## Directions
Report every line of the data where the string "United" appears.

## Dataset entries
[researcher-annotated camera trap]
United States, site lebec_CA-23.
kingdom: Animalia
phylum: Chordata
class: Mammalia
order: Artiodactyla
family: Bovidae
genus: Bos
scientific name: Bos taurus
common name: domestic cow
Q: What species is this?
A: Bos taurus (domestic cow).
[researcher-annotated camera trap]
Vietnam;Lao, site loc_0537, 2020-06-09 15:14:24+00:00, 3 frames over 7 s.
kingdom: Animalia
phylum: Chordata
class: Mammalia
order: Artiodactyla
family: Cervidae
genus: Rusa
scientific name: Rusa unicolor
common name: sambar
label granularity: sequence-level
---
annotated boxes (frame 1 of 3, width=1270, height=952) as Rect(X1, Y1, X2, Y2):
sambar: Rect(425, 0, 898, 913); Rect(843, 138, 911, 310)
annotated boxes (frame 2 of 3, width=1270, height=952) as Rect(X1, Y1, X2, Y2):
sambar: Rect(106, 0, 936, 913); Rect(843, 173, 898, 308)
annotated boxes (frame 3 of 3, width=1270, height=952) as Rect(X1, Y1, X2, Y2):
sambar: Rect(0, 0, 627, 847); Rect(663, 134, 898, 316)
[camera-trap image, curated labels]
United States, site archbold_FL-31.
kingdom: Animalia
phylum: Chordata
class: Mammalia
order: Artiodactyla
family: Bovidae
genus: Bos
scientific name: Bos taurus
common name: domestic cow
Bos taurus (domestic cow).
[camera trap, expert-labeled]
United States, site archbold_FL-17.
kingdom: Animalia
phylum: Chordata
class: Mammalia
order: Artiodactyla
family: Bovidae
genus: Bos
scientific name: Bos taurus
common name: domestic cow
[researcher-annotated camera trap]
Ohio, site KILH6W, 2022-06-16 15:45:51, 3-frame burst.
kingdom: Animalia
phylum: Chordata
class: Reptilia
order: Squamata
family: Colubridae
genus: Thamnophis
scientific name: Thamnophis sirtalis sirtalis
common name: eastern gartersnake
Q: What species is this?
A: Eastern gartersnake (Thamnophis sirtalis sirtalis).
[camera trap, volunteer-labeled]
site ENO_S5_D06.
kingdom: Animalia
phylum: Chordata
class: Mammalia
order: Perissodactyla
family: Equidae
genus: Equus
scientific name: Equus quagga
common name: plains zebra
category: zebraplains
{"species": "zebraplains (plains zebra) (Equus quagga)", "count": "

## Answer
United States, site lebec_CA-23.
United States, site archbold_FL-31.
United States, site archbold_FL-17.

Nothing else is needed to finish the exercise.